While Urban has restocked his guitar collection quite considerably, he purchased only a handful of amps—a Dumble Overdrive Special and a Trainwreck—to replace those damaged in the flood. He says that his friend John Mayer facilitated that decision.
“When I played the Crossroads Festival with John, who owns 14 or so Dumbles, I asked how he justified spending so much money on an amp,” Urban says. “He asked, ‘How much is your most expensive guitar?’ I told him. He said, ‘Why wouldn’t you spend a similar amount of money on the amp you’re going to plug all of your expensive guitars into?’ When he put it that way, I realized he was right. I decided that instead of replacing all of my amps, I’d get just a few good ones. I talked him into selling me one of his Dumbles, and I started looking for a Trainwreck, which Brad Paisley is always going on about. I found out about one called Nancy and bought it straight away. You can hear it all over the new album.”
Most collectors would probably be devastated about losing their guitars and amps in a flood, but Urban views the experience as a form of rebirth and resurrection.

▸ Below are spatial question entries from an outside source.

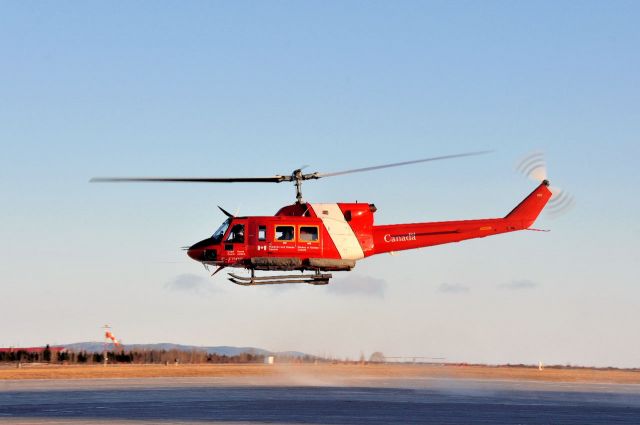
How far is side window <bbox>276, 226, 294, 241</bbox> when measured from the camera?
48531 millimetres

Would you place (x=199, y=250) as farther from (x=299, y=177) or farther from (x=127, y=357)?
(x=127, y=357)

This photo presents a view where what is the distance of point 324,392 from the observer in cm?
5772

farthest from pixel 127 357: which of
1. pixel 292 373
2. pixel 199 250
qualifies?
pixel 199 250

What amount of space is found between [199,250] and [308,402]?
9.63m

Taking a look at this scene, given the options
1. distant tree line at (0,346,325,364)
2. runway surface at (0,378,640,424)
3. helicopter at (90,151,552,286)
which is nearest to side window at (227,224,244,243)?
helicopter at (90,151,552,286)

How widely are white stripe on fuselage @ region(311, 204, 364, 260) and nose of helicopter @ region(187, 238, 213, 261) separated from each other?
5.81 m

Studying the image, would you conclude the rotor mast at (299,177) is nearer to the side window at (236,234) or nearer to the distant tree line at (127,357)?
the side window at (236,234)

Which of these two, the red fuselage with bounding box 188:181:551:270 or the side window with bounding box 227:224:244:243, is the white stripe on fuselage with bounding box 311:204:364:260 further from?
the side window with bounding box 227:224:244:243

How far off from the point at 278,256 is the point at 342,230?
371 centimetres

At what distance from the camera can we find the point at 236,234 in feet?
160

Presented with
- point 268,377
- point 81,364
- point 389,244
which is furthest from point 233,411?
point 81,364

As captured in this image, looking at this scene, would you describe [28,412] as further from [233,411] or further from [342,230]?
[342,230]

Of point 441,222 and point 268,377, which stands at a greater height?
point 441,222

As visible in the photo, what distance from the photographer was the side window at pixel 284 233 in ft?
159
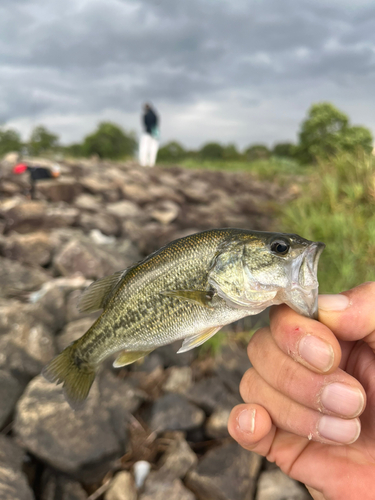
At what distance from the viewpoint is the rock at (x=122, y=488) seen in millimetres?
3418

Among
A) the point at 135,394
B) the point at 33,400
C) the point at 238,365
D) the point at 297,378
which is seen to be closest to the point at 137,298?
the point at 297,378

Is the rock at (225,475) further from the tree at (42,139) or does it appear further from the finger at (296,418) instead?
the tree at (42,139)

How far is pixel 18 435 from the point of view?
3432mm

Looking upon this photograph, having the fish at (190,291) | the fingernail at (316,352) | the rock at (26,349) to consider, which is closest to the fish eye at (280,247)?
the fish at (190,291)

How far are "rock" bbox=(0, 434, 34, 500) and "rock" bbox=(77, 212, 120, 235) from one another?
530cm

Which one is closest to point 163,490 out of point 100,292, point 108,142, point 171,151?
point 100,292

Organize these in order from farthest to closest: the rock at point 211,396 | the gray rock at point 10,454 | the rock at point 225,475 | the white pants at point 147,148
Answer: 1. the white pants at point 147,148
2. the rock at point 211,396
3. the rock at point 225,475
4. the gray rock at point 10,454

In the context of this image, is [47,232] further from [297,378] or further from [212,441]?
[297,378]

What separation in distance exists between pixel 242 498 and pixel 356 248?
16.5 ft

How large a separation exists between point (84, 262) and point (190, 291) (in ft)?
15.0

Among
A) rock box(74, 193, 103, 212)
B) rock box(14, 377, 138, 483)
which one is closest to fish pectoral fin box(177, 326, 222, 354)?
rock box(14, 377, 138, 483)

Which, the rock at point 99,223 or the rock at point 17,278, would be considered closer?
the rock at point 17,278

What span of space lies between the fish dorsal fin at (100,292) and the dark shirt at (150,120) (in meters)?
19.3

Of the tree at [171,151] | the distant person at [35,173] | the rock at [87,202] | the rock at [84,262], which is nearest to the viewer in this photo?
the rock at [84,262]
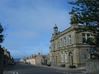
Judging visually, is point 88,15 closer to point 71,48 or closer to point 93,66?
point 93,66

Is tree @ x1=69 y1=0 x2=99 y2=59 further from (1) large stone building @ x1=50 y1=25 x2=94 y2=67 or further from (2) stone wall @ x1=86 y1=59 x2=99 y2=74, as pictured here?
(1) large stone building @ x1=50 y1=25 x2=94 y2=67

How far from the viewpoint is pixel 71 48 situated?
8488cm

Having lived through personal struggles and triumphs, he feels fortunate that he’s found success doing the one thing he loves the most—making music.
“I’m overly blessed to be doing what I love,” he says. “I have this intense passion for playing music, and my passion has increased exponentially over the last 10 years. After losing so many guitars in the flood, my love of guitars has come back way more intense than ever before. I can never take any day that I can play guitar for granted. If I’m lucky, I’ll be like Les Paul, playing before people up until the very end.”